It's a good trick, if you can manage it. It presupposes a certain doziness on the part of the general population, a criterion which we in this country appear eminently capable of satisfying. The question was how to reduce hospital waiting lists, writes Mary Raftery.
These had been a major bugbear for successive governments, and had even been credited with losing Fianna Fáil an election or two. The solution was bold and imaginative. Simply stop recording them. If nobody counts them, then they cannot be reported. They will have vanished. Hey presto! No more waiting lists in the new Irish health utopia.
Breda O'Gorman should really be told this. The fact that she has had to wait over six months for an operation to control the extreme pain which she suffers as a result of her multiple sclerosis is clearly an illusion.
What she needs is a simple procedure to insert a pump which will deliver pain killers to the appropriate site. She will then be able to receive physiotherapy. Since Christmas, the agony has been too severe to allow even this, and Breda is deteriorating fast.
The 3,133 children waiting for a psychiatric assessment - assessment, mind you, not even treatment - should know better. Some of them have been waiting for up to two years. But, of course, they are not really on a waiting list.
We don't do waiting lists in Ireland any more.
Those waiting for rehabilitation services, 245 at the most recent count, some of them for up to three years, will doubtless be cheered by Mary Harney's recent statements that our long waiting lists have gone away. Likewise for the 200 patients awaiting urgent neurosurgery treatment, some of who are critically ill.
Similar patterns exist for orthopaedic procedures and for cancer treatments.
Last week's European Health Consumer Index report, produced by a Swedish-based organisation, looked for a while as if it might burst our happy little bubble. It compared a range of consumer-oriented health indicators across the EU. Incomprehensibly, Ireland came out second worst.
Thankfully, Mary Harney was able to clear up the matter for us. The figures used in the EHCI report were all out of date, she explained.
They clearly came from a time when we used to record silly things like waiting lists. Don't these Swedes understand that now that we've stopped doing this, everything is much better?
The Minister for Health tells us that these days no one in Ireland waits for longer than three months. The brilliant new National Treatment Purchase Fund sees to this. It is an ingenious mechanism of funnelling public money into private hospitals to allow patients to be treated there at the taxpayers' expense.
God forbid that we should use the money to invest in our public hospitals. When we did that, we used to have waiting lists, after all.
Incidentally, this same National Treatment Purchase Fund is also the body charged with drawing up overall national statistics on waiting lists.
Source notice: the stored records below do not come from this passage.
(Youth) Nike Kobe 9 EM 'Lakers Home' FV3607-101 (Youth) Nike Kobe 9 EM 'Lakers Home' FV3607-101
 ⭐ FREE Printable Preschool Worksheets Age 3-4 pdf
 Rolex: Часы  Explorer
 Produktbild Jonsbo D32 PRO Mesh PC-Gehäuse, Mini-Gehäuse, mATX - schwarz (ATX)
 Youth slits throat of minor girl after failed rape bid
But since we don't have any, it of course does not waste its time doing this. It simply chirrups away about what a great job it does.
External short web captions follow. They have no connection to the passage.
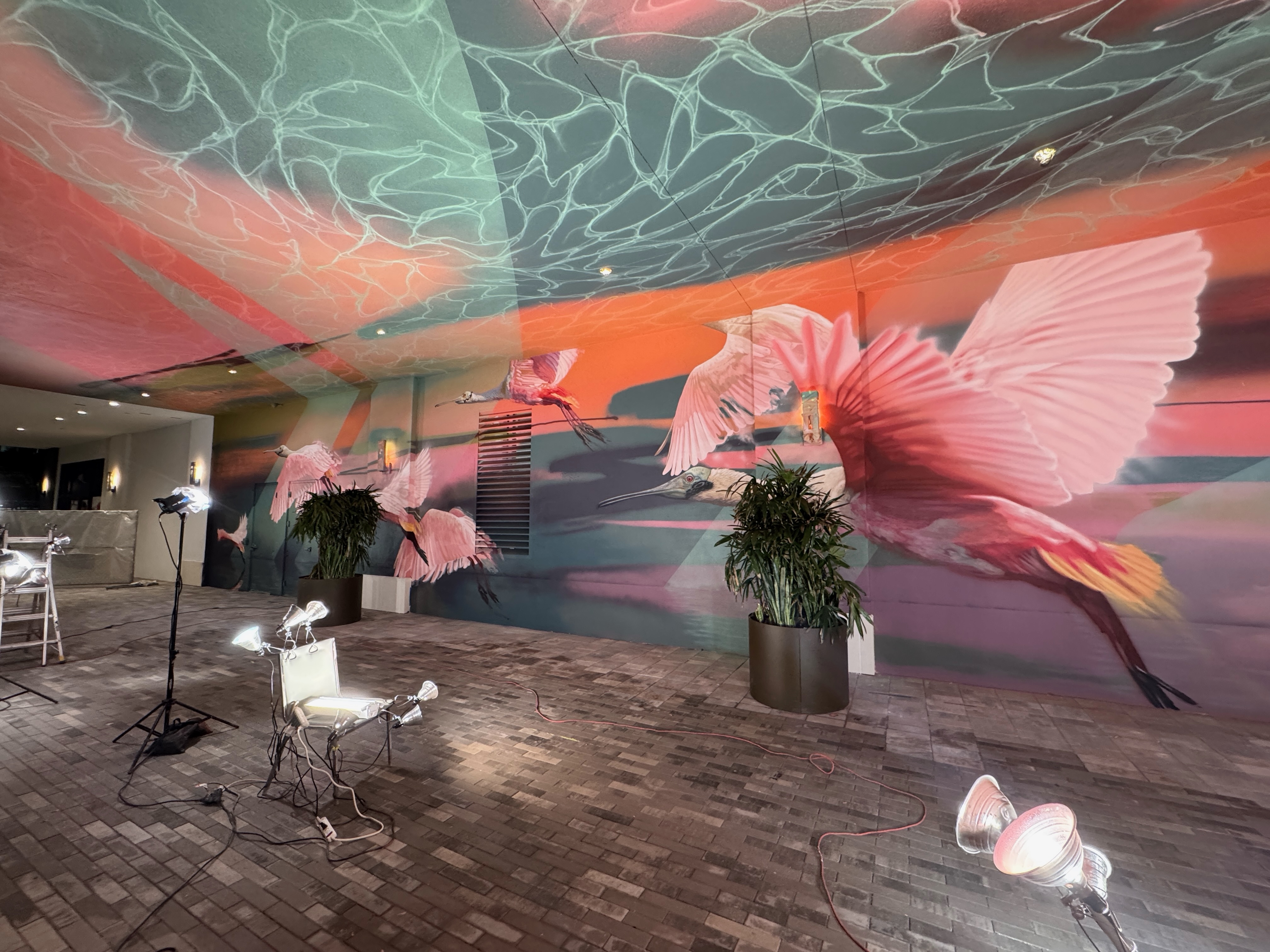 Sonny Sundancer for Modera Coral Springs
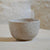 Elizabeth Bell Ceramics Mini Bowl White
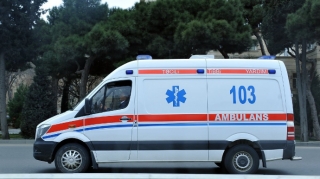 В Баку два малолетних брата умерли, отравившись препаратом для борьбы с грызунами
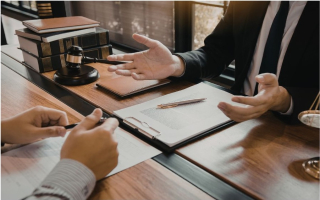 Home Based Opportunity: Legal Process Serving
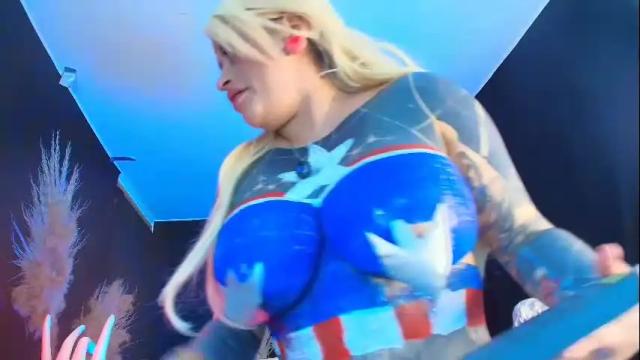 Image 4 of angelacianuro_2 Stream on Chaturbate on 6 days ago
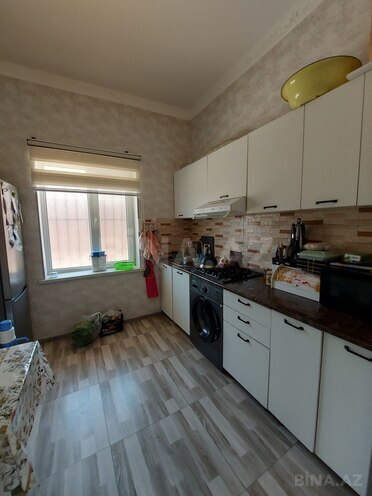3-комн. дом/дача - пос. Биладжары - 100 м² (7)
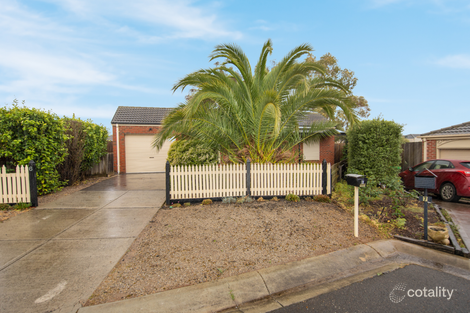 6 Emerald Ct, Harkness, VIC 3337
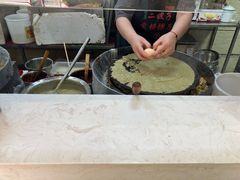 -清真·二嫂子煎饼果子(鼓楼旗舰形象店)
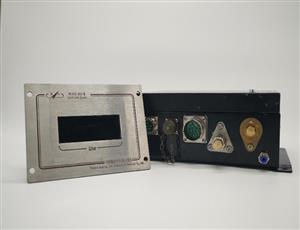 氣壓式燃油液位監控系統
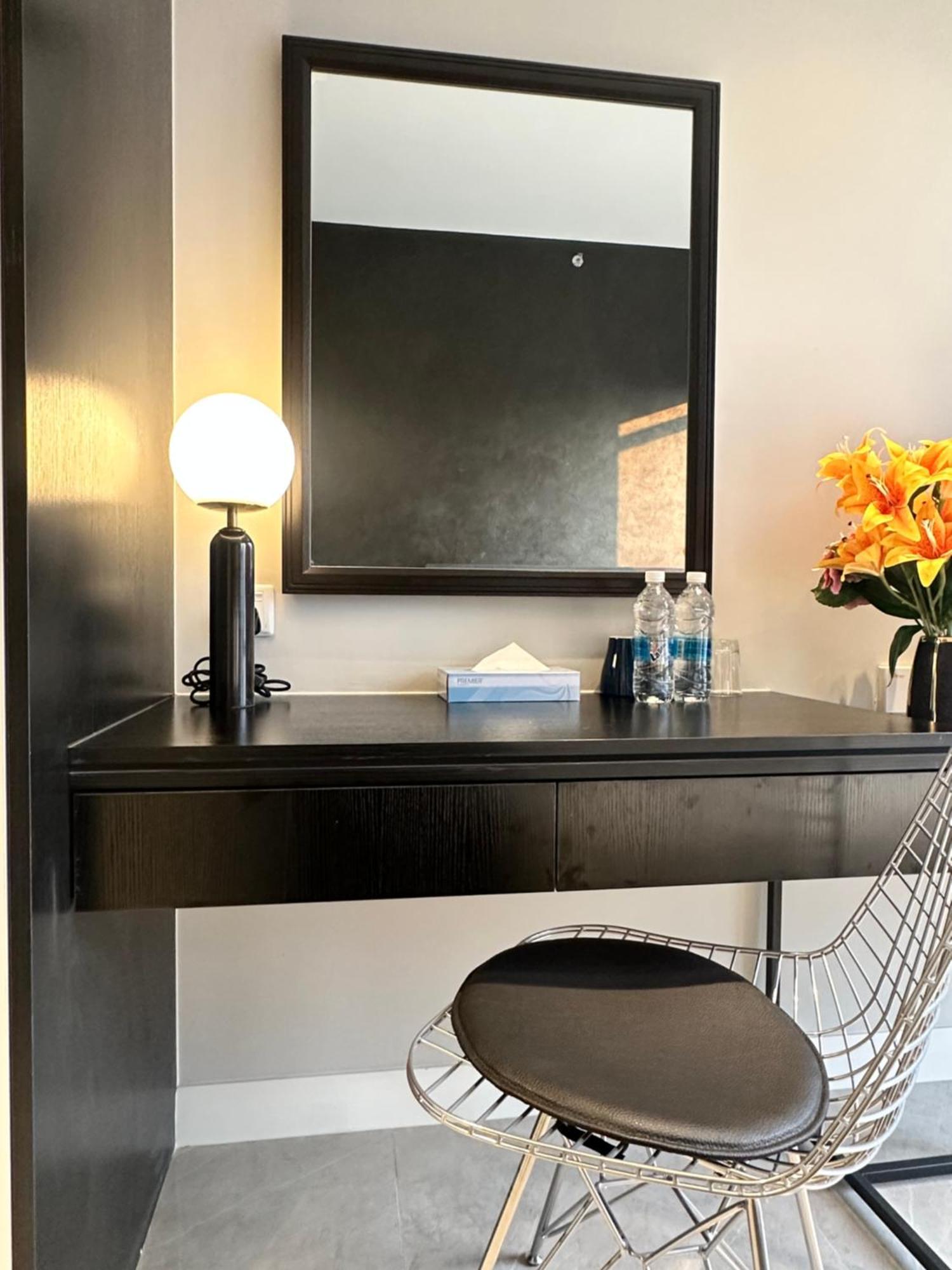 Axon Residence Suites Kl Kuala Lumpur Buitenkant foto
By highly convoluted and elaborate extrapolations of what paltry figures have managed to survive the cull, it has been estimated that, in reality, over 29,000 patients are on waiting lists for hospital treatment in this country. But we have no way anymore of knowing how long people have been waiting, or how many people die untreated.
Just like we are not allowed know how many people die of MRSA. Officially, no one really does. They die of other things, or of the great catch-all known as "complications".
The innovative approach to solving the problem of hospital waiting lists by the simple expedient of ceasing to record them, is a measure we are likely to see expanded to other areas as a general election approaches.
But there is no reason to confine the success of such a brilliant measure to health alone.
It is surprising that no one has thought of this before. And it is no accident that we have the Progressive Democrats, the brainiest party in Ireland, to thank for it. We know already, for instance, that in the Department of Justice they have attempted something similar by playing fast and loose with the mechanisms for accumulating crime figures.
They should really cut out pussy-footing about and just stop recording crime altogether. Then we wouldn't have a problem, would we?
Pollution could vanish in a similar way, carbon emissions would become a thing of the past, a distant memory of the bad old days when we foolishly measured these phenomena. Climate change would merely mean Ireland becoming a sun destination for foreign tourists.
Poverty also would no longer be with us. Nor would obesity or diabetes. But why stop there? Why not abolish death itself? The possibilities are endless. Why have we never thought of this before? In truth, we must all really be dozy. Except for the PDs, of course.